== Assigned task ==
Set down, please, without alteration, the lines of the entries below from the first through the one containing "common name: yellow-eyed penguin".

══ Source data ══

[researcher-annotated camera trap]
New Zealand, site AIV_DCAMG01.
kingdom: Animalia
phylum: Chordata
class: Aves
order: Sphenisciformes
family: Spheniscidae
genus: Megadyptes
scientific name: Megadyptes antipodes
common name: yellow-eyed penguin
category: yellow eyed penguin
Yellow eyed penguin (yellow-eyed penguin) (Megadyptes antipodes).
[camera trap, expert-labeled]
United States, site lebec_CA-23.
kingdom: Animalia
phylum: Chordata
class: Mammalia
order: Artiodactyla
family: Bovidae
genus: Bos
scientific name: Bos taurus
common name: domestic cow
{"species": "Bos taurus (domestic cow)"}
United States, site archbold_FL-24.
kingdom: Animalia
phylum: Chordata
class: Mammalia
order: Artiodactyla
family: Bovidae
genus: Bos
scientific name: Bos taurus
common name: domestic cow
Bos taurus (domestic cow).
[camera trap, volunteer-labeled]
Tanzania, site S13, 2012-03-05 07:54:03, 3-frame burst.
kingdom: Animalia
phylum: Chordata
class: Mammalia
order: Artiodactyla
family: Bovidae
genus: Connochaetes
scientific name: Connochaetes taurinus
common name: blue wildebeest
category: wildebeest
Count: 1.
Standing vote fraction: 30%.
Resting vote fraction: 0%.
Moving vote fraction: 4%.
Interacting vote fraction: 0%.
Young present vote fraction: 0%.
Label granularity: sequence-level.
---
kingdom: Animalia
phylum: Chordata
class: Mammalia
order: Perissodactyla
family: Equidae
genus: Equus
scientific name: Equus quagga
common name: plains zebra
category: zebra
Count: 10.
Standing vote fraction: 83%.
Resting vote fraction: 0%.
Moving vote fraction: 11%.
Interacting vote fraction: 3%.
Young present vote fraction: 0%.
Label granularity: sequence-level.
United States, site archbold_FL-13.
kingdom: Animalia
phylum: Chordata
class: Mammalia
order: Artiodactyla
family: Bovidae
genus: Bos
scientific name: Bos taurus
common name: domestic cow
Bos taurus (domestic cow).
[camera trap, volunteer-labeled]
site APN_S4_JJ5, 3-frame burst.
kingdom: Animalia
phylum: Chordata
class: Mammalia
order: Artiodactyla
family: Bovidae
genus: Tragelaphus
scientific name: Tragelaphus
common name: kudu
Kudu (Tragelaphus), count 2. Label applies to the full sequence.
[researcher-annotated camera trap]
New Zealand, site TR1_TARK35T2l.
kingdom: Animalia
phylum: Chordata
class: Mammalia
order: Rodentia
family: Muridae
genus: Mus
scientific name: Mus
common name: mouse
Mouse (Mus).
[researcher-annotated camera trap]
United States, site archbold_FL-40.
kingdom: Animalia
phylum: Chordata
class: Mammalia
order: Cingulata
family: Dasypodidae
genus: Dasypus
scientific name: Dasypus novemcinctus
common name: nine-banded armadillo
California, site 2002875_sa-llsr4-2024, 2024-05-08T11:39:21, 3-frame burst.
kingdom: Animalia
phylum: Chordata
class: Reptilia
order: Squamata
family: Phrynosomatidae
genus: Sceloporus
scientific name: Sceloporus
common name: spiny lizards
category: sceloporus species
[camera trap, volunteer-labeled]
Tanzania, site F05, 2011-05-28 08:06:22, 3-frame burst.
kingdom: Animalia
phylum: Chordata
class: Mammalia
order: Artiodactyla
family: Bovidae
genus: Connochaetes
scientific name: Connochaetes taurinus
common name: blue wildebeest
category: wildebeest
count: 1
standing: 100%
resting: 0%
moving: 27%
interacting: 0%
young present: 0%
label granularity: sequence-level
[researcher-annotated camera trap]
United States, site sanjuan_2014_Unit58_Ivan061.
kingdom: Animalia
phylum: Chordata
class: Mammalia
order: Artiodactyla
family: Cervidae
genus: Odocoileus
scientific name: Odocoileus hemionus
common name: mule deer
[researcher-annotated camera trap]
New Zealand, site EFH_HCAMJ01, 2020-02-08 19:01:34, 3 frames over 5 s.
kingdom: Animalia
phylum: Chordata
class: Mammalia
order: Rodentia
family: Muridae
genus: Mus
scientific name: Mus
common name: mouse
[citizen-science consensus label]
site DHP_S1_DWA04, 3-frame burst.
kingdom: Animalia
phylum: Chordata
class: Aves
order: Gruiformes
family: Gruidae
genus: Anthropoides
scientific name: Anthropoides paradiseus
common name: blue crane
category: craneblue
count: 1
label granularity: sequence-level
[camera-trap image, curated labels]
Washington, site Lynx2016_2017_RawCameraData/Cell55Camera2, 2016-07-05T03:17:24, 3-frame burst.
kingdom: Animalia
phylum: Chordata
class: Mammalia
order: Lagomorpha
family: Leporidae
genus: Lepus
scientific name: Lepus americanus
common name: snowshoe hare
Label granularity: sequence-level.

═══

== Task solution ==
[researcher-annotated camera trap]
New Zealand, site AIV_DCAMG01.
kingdom: Animalia
phylum: Chordata
class: Aves
order: Sphenisciformes
family: Spheniscidae
genus: Megadyptes
scientific name: Megadyptes antipodes
common name: yellow-eyed penguin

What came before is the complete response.